- Le Conseil fédéral ne voit pas de nécessité de réglementer le stockage des données ; la consommation d’énergie des TIC n’a que faiblement augmenté malgré la croissance des données.
- La Confédération mise sur des gains d’efficacité, des mesures volontaires et des exigences plus strictes en matière de durabilité plutôt que sur des interventions visant à sécuriser les données ou à limiter la croissance.
Texte soumis
Tous les 18 mois, le volume de données stockées dans le monde double. Avec cette année, nous sommes pour la première fois dans la situation où plus de données ont été générées au cours des 12 derniers mois qu’il n’en existe dans le monde depuis le début de l’humanité. Cela continue de stimuler la construction de centres de données dans le monde entier et en Suisse également. L’un des moteurs du doublement constant de la quantité de données est, outre l’espace de stockage bon marché, la redondance élevée, c’est-à-dire le fait que les données sont enregistrées plusieurs fois. Des questions importantes se posent donc en ce qui concerne la gestion des données et la consommation de ressources et d’énergie qui en découle.
Le Conseil fédéral est prié de répondre aux questions suivantes :
1. le Conseil fédéral estime-t-il qu’il existe la nécessité d’une action réglementaire en matière de stockage des données et de consommation d’énergie en Suisse ? Si oui, lequel ? Si non, pourquoi ?
2. quel est le potentiel que le Conseil fédéral voit dans la possibilité d’utiliser régulièrement les Nettoyer les données?
3. quelles sont les possibilités envisagées par le Conseil fédéral pour Augmentation du volume de données et, par conséquent, d’orienter le développement d’autres centres de données en Suisse vers des voies durables ?
Avis du Conseil fédéral du 15.11.2023
1) et 2) Les technologies numériques et la numérisation créent une valeur ajoutée dans tous les secteurs de l’économie, y compris dans le secteur de l’énergie. Si cette valeur ajoutée est difficile à quantifier, la consommation d’énergie de l’infrastructure numérique (technologies de l’information et de la communication, TIC) nécessaire à la production, à la transmission et au stockage des données est bien documentée et réglementée.
La Confédération a pris différentes mesures dans le domaine de la consommation d’énergie des centres de calcul. Certaines d’entre elles sont contraignantes. Ainsi, il existe Exigences minimales d’efficacité pour la mise sur le marché de serveurs et de dispositifs de stockage de données ainsi que de transformateurs de puissance, de climatiseurs et de systèmes de ventilation.
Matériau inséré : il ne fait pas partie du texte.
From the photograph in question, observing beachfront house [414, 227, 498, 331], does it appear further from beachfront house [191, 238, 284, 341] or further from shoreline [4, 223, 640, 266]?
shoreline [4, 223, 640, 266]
D’autres mesures sont volontaires : il s’agit notamment d’informer et de sensibiliser les exploitants de centres de données, de promouvoir le label d’efficacité de l’association Swiss Datacenter Efficiency Association (SDEA) ou le soutien apporté à l’élaboration d’une norme pour les centres de données par la Société suisse des ingénieurs et des architectes (SIA). Les cantons jouent également un rôle important puisqu’ils fixent les exigences en matière d’efficacité énergétique des bâtiments.
Malgré l’augmentation rapide de la quantité de données traitées, stockées ou transmises, la consommation d’énergie de l’ensemble du secteur des TIC (centres de données, réseaux de télécommunication et appareils TIC) a été n’a que légèrement augmenté. Ainsi, des études montrent que la consommation énergétique mondiale de l’ensemble du secteur des TIC a augmenté de 10 % entre 2010 et 2020, tandis que l’utilisation des centres de données et le trafic de données sur les réseaux de télécommunications ont augmenté respectivement de 800 et 1200 %. Cela s’explique par les progrès technologiques et les gains d’efficacité dans le secteur des TIC. Pour cette raison, il n’est pas nécessaire de légiférer sur le stockage des données.
Dans le domaine de la sauvegarde des données, des mesures seraient disproportionnées, car le potentiel d’économie d’énergie est clair et ne justifierait pas les interventions nécessaires. Le Conseil fédéral ne souhaite pas intervenir dans ce domaine, car la demande de l’auteur de l’interpellation (économies d’énergie) n’en serait pas mieux satisfaite.
3. le Conseil fédéral ne voit actuellement aucune possibilité de freiner la croissance du volume des données, et aussi aucune raison de réglementer ce domaine à l’heure actuelle. Au lieu de cela, la Confédération continuera à s’efforcer de renforcer les exigences en matière de durabilité pour tous les appareils et infrastructures TIC.